1. Start by converting the given quantities into moles.
- 140 Al atoms: The molar mass of Al is 26.98 g/mol, and since 1 mol contains 6.022 × 10^23 atoms (Avogadro's number), we can calculate the number of moles of Al by dividing the number of atoms by Avogadro's number.
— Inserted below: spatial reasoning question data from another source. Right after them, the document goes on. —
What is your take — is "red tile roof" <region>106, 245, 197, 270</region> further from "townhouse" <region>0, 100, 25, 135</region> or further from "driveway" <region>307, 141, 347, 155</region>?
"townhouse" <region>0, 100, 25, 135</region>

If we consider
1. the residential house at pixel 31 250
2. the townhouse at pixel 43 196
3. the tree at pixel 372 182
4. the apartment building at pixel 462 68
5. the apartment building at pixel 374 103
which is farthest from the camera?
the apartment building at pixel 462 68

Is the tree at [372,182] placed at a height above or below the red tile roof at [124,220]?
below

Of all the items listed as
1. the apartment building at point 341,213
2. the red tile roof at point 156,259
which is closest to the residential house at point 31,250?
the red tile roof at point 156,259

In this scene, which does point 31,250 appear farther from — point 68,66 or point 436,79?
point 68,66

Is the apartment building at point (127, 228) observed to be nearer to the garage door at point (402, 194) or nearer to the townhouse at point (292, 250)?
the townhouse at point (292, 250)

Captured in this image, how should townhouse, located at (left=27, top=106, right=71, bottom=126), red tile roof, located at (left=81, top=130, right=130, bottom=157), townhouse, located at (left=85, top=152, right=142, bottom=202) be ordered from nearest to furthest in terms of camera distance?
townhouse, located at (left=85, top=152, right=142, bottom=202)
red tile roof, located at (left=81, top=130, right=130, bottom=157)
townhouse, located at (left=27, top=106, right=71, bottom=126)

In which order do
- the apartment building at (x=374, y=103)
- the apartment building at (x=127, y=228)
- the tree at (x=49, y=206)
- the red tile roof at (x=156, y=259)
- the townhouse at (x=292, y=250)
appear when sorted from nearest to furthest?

Moles of Al = 140 atoms / (6.022 × 10^23 atoms/mol) = 2.324 × 10^-22 mol Al
- 402 HCl molecules: The molar mass of HCl is 36.46 g/mol, and since 1 mol contains 6.022 × 10^23 molecules (Avogadro's number), we can calculate the number of moles of HCl by dividing the number of molecules by Avogadro's number.
Moles of HCl = 402 molecules / (6.022 × 10^23 molecules/mol) = 6.672 × 10^-22 mol HCl
2. Next, write the balanced equation to determine the stoichiometric ratio between Al and HCl.
From the equation: 2Al + 6HCl → 2AlCl3 + 3H2
The ratio of Al to HCl is 2:6, or simply 1:3.
3. Compare the ratio of Al to HCl, keeping in mind the smallest value determines the limiting reagent.
Since the ratio is 1:3 and there are fewer moles of Al than HCl, Al is the limiting reagent as there are not enough Al atoms to react with all the HCl molecules.
4. Calculate the moles of HCl required to react with the limiting reagent.
Moles of HCl required = Moles of Al x (3 moles of HCl / 1 mole of Al)
= 2.324 × 10^-22 mol Al x (3 mol HCl / 1 mol Al)
= 6.972 × 10^-22 mol HCl
5. Calculate the excess reagent units remaining.
Excess reagent units remaining = Initial moles of HCl - Moles of HCl required
= 6.672 × 10^-22 mol HCl - 6.972 × 10^-22 mol HCl
= -0.300 × 10^-22 mol HCl
Since the result is negative, it indicates that there is an excess of HCl remaining after the reaction. However, the negative sign does not have any meaning in this context. So, the number of excess reagent units remaining is approximately 0.